Przedostatni odcinek drugiego sezonu serialu Flash nie porywa i nie zachwyca, a zwrot akcji z końcówki nie wywołuje tylu emocji, ile powinien.
Twórcy The Flash kompletnie zmarnowali potencjał wprowadzenia armii Zooma na Ziemię-1. W takim wypadku Flash i spółka nie powinni mieć żadnych szans, a ich walka powinna zawierać przynajmniej iluzję dramaturgi. Szkoda więc, że scenarzyści opierają się na banalnych rozwiązaniach, które wielkiego sensu nie mają. Weźmy za przykład jednego z metaludzi, który zajmował się kradzieżą torebki (!). To jakiś absurd, by człowiek z supermocami robił za zwyczajnego złodziejaszka, szczególnie po to, by wymyślić jakikolwiek sens obecności Wally'ego w fabule. Z drugiej strony mamy Black Siren aka Laurel Lance z Ziemi-2. To nieciekawa postać, która wydaje się wepchnięta na siłę, by widzowie nie zapomnieli, że przecież dopiero co ją zabito w Arrow. Ani tu nie czuć emocjonalnego dylematu bohaterów, ani zła wersja Laurel nie jest za ciekawa; jedynie sens fabularny w miarę wychodzi. Prawdziwy plan Zooma brzmi intrygująco i to praktycznie jedyny plus tego wątku. Kłopot jest też z ostatecznym rozwiązaniem problemu armii - zbyt szybko, nudno i łatwo.
Trudno pozbyć się wrażenia, że w dużej mierze obserwujemy w tym odcinku początki kolejnego superbohatera. Widzimy, jak charakter Wally'ego się kształtuje i jak postać rozwija się w kierunku bycia bohaterem. Rozmowy z ojcem czy z Flashem pokazują coś w dobrze znanym schemacie, nie zdziwię się więc, jeśli w finale Wally i być może Jesse dostaną swoje supermoce i będą kolejnymi Flashami. Twórcy zbyt mocno sugerują takie rozwiązanie od kilku odcinków, kładąc nacisk na szybkość bohaterów i ich dobre serca.

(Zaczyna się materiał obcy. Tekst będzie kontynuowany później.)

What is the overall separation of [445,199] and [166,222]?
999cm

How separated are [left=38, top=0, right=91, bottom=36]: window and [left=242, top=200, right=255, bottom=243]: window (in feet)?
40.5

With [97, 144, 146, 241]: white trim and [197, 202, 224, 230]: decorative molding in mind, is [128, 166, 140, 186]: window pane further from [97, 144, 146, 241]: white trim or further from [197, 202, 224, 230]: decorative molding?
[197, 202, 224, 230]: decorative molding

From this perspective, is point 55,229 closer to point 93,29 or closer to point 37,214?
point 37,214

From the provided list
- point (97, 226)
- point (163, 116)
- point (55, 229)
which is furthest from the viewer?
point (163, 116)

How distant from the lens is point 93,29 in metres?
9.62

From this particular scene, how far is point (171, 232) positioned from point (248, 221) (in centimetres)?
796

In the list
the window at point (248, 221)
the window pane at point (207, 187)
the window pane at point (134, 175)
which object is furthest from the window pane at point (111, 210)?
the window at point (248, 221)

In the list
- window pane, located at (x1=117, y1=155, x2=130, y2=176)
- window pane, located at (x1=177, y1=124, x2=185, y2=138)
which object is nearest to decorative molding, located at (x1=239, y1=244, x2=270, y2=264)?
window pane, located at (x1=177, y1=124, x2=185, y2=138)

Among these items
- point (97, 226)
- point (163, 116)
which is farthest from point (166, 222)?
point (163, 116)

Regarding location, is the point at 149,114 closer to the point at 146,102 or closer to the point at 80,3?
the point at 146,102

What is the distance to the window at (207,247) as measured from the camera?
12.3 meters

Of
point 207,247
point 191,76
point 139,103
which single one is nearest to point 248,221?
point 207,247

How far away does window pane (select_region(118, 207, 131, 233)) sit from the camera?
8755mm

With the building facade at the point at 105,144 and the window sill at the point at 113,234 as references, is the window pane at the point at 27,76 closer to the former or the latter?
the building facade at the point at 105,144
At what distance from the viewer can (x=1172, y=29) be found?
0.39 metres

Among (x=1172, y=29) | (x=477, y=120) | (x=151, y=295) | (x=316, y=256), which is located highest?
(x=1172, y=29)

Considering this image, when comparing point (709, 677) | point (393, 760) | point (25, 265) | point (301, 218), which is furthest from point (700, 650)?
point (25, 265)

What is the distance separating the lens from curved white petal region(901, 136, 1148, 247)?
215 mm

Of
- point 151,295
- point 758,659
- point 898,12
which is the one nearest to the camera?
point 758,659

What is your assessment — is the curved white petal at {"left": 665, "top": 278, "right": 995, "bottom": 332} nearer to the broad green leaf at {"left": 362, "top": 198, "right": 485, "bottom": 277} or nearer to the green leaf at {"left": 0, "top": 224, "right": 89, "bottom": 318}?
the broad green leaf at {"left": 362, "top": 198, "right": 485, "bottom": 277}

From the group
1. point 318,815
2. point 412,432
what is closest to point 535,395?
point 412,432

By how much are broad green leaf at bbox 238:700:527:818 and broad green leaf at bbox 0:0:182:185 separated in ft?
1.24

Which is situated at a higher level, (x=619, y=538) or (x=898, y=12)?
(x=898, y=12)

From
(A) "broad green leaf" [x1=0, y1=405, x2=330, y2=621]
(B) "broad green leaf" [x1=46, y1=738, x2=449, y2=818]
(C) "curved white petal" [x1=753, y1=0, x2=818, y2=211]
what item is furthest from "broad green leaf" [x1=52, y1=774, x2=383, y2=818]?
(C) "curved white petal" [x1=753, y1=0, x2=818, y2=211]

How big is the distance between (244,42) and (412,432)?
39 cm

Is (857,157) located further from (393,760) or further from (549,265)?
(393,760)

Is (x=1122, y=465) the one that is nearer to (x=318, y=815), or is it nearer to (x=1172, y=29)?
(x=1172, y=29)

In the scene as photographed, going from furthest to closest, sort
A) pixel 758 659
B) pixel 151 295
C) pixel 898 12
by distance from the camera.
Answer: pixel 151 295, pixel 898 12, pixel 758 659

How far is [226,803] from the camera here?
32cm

Invincible w sposób przeciętny powiela schematy serialu, które z czasem męczą. Tutaj szczególnie, bo mamy przedostatni odcinek sezonu, który powinien wywoływać wielkie emocje, zaskakiwać i zrywać z kliszami, a tu jak w zegarku pojawiają się momenty, gdy ktoś rzuca "Czy możemy porozmawiać?". I tak też znowu dostajemy serię nic niewnoszących, nieciekawych, nudnych i nasyconych ckliwymi banałami poważnych rozmów, po których naturalnie bohater wyciąga niezwykle mądre wnioski. Czasem to w serialu wychodzi, działa i potrafi cieszyć, a czasem stanowi najsłabszy element. Szkoda, że tym razem mowa o tym drugim.

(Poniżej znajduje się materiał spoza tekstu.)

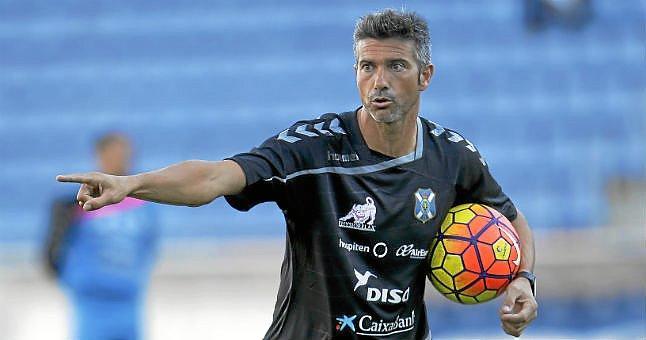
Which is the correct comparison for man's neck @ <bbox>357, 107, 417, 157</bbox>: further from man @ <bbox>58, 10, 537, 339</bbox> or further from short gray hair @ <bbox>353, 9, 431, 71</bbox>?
short gray hair @ <bbox>353, 9, 431, 71</bbox>

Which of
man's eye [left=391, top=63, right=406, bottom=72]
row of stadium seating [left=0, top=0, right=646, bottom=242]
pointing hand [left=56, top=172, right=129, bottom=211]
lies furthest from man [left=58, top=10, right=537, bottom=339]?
row of stadium seating [left=0, top=0, right=646, bottom=242]

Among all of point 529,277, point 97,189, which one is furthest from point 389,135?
point 97,189

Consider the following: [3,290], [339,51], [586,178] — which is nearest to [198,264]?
[3,290]

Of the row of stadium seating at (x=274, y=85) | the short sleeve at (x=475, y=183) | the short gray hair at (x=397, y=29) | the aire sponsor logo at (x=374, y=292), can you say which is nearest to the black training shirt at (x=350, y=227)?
the aire sponsor logo at (x=374, y=292)

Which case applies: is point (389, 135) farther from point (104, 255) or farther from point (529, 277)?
point (104, 255)

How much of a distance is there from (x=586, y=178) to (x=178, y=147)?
4.66 metres

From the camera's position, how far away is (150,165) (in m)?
12.5

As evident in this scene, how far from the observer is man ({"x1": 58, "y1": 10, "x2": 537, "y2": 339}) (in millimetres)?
4219

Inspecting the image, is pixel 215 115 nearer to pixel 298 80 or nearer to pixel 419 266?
pixel 298 80

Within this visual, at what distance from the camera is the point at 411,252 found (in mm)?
4336

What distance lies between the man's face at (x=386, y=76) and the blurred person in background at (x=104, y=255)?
13.5 ft

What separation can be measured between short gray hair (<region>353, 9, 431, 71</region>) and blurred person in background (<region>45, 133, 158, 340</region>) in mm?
4055

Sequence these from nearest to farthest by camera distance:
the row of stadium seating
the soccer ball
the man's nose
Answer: the man's nose < the soccer ball < the row of stadium seating

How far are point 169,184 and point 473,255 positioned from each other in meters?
1.41
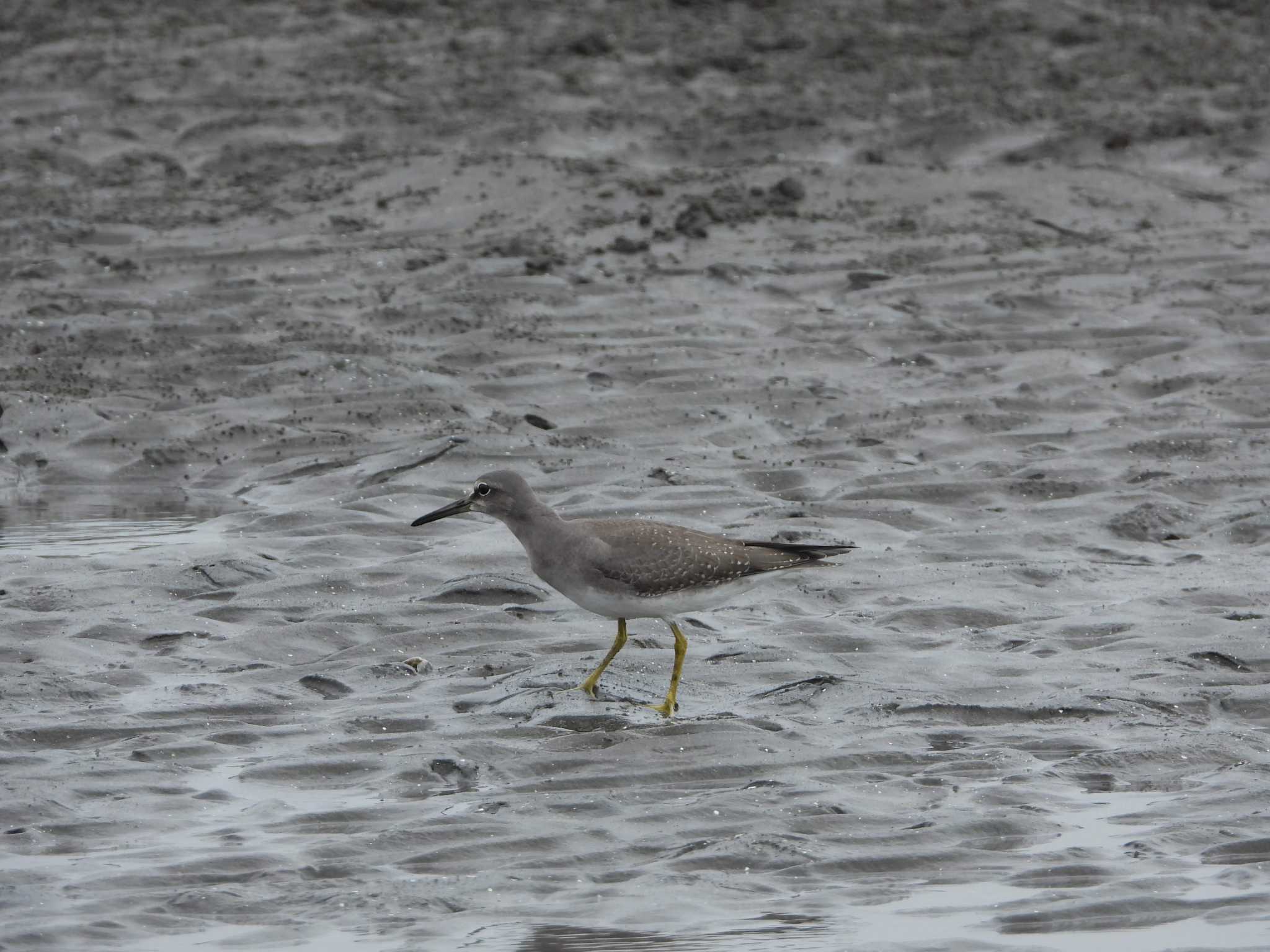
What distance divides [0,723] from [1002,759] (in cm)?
408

Najjaśniejszym punktem odcinka był smaczek dla fanów serialu Flash z lat 90. Moment, gdy pani doktor grana przez Amandę Pays wita się z Henrym Allenem granym przez Johna Wesleya Shippa, jest w pewnym sensie symboliczny, piękny i bardzo sympatyczny, szczególnie że twórcy sugerują tutaj nawiązanie romantycznej relacji. Jeśli weźmiemy pod uwagę, że oboje grali głównej role w pierwszym Flashu i byli związani w nim uczuciowo, taka scena nabiera fajnego wydźwięku.

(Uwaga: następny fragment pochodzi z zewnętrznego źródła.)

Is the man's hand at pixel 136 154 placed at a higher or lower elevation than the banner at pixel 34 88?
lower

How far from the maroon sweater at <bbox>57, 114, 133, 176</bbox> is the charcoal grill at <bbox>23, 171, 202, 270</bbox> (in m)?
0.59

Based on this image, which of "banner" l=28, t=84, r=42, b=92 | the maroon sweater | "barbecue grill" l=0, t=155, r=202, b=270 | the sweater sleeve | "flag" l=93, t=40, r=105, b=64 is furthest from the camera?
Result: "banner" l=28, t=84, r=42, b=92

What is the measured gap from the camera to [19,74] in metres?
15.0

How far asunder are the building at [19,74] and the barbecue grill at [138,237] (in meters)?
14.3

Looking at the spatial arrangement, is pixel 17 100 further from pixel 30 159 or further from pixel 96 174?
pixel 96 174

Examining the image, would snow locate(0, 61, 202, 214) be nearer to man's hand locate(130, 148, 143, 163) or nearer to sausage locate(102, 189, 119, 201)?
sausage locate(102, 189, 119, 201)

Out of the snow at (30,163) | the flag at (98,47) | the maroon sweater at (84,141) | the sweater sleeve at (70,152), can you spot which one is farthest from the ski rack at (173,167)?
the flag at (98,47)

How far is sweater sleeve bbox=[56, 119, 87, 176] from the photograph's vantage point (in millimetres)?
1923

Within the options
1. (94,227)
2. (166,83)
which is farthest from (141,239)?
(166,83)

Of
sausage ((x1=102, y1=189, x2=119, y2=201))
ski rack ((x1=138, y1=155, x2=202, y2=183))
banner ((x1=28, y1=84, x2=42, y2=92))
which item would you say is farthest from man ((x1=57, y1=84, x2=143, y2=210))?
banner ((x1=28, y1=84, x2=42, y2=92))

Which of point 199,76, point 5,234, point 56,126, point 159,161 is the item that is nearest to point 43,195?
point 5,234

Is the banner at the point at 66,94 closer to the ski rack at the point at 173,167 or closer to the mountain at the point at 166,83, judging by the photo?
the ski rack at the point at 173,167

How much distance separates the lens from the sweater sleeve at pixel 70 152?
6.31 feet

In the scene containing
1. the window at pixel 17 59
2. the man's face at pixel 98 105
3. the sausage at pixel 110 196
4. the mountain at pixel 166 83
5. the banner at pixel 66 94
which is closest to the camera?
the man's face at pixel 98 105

Końcówka odcinka w założeniu miała szokować, wywoływać emocje i budować oczekiwanie na finał. Kłopot w tym, że jest to jeden z najbardziej nieudanych zabiegów w historii tego serialu. Śmierć Henry'ego Allena została przedstawiona w sposób nieudolny, wyprany z emocji i oparty na bardzo tanich zagraniach. Wiarygodności w tym nie ma za grosz. Barry stojący i gadający z Zoomem, gdy ten mówi mu, jaki ma misterny plan? Zero próby wyrwania Henry'ego z jego łap? Gdzie dramaturgia, walka do końca o życie ojca? Dostajemy scenę głupią. Bez wątpienia będzie mieć to wpływ na rozwój postaci Barry'ego i wydarzenia z finału, ale twórcy zmarnowali potencjał, idąc po linii najmniejszego oporu.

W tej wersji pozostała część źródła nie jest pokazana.